Copy out the entries that come next, exactly.

Items listed in a dataset:
────────────────────

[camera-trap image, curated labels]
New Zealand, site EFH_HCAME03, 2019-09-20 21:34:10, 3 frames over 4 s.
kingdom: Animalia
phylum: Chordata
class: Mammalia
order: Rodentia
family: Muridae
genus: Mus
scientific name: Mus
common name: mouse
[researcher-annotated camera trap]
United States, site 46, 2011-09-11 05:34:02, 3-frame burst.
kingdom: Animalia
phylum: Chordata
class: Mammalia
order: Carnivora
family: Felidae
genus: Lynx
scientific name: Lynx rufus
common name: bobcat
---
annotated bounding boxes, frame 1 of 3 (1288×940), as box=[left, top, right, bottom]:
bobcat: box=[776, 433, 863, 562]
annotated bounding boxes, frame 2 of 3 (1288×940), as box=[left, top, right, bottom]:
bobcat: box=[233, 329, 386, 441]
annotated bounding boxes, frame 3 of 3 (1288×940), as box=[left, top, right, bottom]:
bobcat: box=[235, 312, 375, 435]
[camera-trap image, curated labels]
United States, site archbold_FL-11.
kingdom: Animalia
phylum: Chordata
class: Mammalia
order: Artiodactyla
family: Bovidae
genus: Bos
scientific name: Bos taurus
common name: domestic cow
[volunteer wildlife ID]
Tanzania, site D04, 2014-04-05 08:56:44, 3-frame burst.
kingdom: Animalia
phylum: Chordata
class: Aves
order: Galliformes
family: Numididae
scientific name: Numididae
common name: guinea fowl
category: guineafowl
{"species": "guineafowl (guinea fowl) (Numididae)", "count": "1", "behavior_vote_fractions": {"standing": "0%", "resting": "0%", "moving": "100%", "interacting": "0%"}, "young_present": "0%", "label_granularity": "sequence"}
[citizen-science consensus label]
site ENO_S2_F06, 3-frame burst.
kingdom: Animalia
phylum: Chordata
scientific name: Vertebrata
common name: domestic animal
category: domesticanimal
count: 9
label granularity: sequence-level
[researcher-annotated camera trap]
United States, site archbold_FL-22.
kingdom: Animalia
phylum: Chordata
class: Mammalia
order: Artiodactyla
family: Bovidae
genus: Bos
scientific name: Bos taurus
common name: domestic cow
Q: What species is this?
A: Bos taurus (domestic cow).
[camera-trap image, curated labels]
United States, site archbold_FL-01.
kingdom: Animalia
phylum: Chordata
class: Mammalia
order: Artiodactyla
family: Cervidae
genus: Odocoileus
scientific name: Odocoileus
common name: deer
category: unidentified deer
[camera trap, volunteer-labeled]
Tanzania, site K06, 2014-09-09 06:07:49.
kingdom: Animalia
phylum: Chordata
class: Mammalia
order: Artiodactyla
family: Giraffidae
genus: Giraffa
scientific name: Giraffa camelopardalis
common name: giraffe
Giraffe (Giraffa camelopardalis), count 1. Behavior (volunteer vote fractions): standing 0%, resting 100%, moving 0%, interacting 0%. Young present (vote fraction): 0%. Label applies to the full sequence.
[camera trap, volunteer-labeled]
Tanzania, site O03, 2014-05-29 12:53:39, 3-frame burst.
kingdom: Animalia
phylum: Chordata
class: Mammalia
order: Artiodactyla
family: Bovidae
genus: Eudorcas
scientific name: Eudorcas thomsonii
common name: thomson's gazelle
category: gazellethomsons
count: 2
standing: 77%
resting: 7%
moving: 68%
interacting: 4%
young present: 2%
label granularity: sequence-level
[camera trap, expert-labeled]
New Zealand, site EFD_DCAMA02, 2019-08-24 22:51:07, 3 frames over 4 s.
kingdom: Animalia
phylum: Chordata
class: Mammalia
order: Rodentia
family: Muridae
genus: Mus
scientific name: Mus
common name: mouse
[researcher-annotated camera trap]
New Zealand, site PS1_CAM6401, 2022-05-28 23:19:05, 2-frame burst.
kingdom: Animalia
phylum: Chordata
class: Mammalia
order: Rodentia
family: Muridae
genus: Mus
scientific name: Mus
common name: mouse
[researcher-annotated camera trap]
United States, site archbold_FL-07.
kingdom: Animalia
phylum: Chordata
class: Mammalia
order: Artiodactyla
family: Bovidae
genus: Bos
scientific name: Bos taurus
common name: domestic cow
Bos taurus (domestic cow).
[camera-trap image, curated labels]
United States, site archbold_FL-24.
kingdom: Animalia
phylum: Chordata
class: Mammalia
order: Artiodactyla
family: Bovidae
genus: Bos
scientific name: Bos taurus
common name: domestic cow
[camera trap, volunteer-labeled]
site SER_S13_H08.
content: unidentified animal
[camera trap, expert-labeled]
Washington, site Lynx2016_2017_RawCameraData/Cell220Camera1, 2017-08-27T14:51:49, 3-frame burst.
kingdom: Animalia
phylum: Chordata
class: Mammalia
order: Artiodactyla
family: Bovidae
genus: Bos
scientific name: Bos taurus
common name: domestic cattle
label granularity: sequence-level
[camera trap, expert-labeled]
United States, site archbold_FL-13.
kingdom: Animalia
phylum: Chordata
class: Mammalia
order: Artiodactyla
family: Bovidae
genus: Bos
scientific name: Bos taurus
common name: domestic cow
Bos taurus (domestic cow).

────────────────────

[Written reply]
[camera-trap image, curated labels]
New Zealand, site EFH_HCAME03, 2019-09-20 21:34:10, 3 frames over 4 s.
kingdom: Animalia
phylum: Chordata
class: Mammalia
order: Rodentia
family: Muridae
genus: Mus
scientific name: Mus
common name: mouse
[researcher-annotated camera trap]
United States, site 46, 2011-09-11 05:34:02, 3-frame burst.
kingdom: Animalia
phylum: Chordata
class: Mammalia
order: Carnivora
family: Felidae
genus: Lynx
scientific name: Lynx rufus
common name: bobcat
---
annotated bounding boxes, frame 1 of 3 (1288×940), as box=[left, top, right, bottom]:
bobcat: box=[776, 433, 863, 562]
annotated bounding boxes, frame 2 of 3 (1288×940), as box=[left, top, right, bottom]:
bobcat: box=[233, 329, 386, 441]
annotated bounding boxes, frame 3 of 3 (1288×940), as box=[left, top, right, bottom]:
bobcat: box=[235, 312, 375, 435]
[camera-trap image, curated labels]
United States, site archbold_FL-11.
kingdom: Animalia
phylum: Chordata
class: Mammalia
order: Artiodactyla
family: Bovidae
genus: Bos
scientific name: Bos taurus
common name: domestic cow
[volunteer wildlife ID]
Tanzania, site D04, 2014-04-05 08:56:44, 3-frame burst.
kingdom: Animalia
phylum: Chordata
class: Aves
order: Galliformes
family: Numididae
scientific name: Numididae
common name: guinea fowl
category: guineafowl
{"species": "guineafowl (guinea fowl) (Numididae)", "count": "1", "behavior_vote_fractions": {"standing": "0%", "resting": "0%", "moving": "100%", "interacting": "0%"}, "young_present": "0%", "label_granularity": "sequence"}
[citizen-science consensus label]
site ENO_S2_F06, 3-frame burst.
kingdom: Animalia
phylum: Chordata
scientific name: Vertebrata
common name: domestic animal
category: domesticanimal
count: 9
label granularity: sequence-level
[researcher-annotated camera trap]
United States, site archbold_FL-22.
kingdom: Animalia
phylum: Chordata
class: Mammalia
order: Artiodactyla
family: Bovidae
genus: Bos
scientific name: Bos taurus
common name: domestic cow
Q: What species is this?
A: Bos taurus (domestic cow).
[camera-trap image, curated labels]
United States, site archbold_FL-01.
kingdom: Animalia
phylum: Chordata
class: Mammalia
order: Artiodactyla
family: Cervidae
genus: Odocoileus
scientific name: Odocoileus
common name: deer
category: unidentified deer
[camera trap, volunteer-labeled]
Tanzania, site K06, 2014-09-09 06:07:49.
kingdom: Animalia
phylum: Chordata
class: Mammalia
order: Artiodactyla
family: Giraffidae
genus: Giraffa
scientific name: Giraffa camelopardalis
common name: giraffe
Giraffe (Giraffa camelopardalis), count 1. Behavior (volunteer vote fractions): standing 0%, resting 100%, moving 0%, interacting 0%. Young present (vote fraction): 0%. Label applies to the full sequence.
[camera trap, volunteer-labeled]
Tanzania, site O03, 2014-05-29 12:53:39, 3-frame burst.
kingdom: Animalia
phylum: Chordata
class: Mammalia
order: Artiodactyla
family: Bovidae
genus: Eudorcas
scientific name: Eudorcas thomsonii
common name: thomson's gazelle
category: gazellethomsons
count: 2
standing: 77%
resting: 7%
moving: 68%
interacting: 4%
young present: 2%
label granularity: sequence-level
[camera trap, expert-labeled]
New Zealand, site EFD_DCAMA02, 2019-08-24 22:51:07, 3 frames over 4 s.
kingdom: Animalia
phylum: Chordata
class: Mammalia
order: Rodentia
family: Muridae
genus: Mus
scientific name: Mus
common name: mouse
[researcher-annotated camera trap]
New Zealand, site PS1_CAM6401, 2022-05-28 23:19:05, 2-frame burst.
kingdom: Animalia
phylum: Chordata
class: Mammalia
order: Rodentia
family: Muridae
genus: Mus
scientific name: Mus
common name: mouse
[researcher-annotated camera trap]
United States, site archbold_FL-07.
kingdom: Animalia
phylum: Chordata
class: Mammalia
order: Artiodactyla
family: Bovidae
genus: Bos
scientific name: Bos taurus
common name: domestic cow
Bos taurus (domestic cow).
[camera-trap image, curated labels]
United States, site archbold_FL-24.
kingdom: Animalia
phylum: Chordata
class: Mammalia
order: Artiodactyla
family: Bovidae
genus: Bos
scientific name: Bos taurus
common name: domestic cow
[camera trap, volunteer-labeled]
site SER_S13_H08.
content: unidentified animal
[camera trap, expert-labeled]
Washington, site Lynx2016_2017_RawCameraData/Cell220Camera1, 2017-08-27T14:51:49, 3-frame burst.
kingdom: Animalia
phylum: Chordata
class: Mammalia
order: Artiodactyla
family: Bovidae
genus: Bos
scientific name: Bos taurus
common name: domestic cattle
label granularity: sequence-level
[camera trap, expert-labeled]
United States, site archbold_FL-13.
kingdom: Animalia
phylum: Chordata
class: Mammalia
order: Artiodactyla
family: Bovidae
genus: Bos
scientific name: Bos taurus
common name: domestic cow
Bos taurus (domestic cow).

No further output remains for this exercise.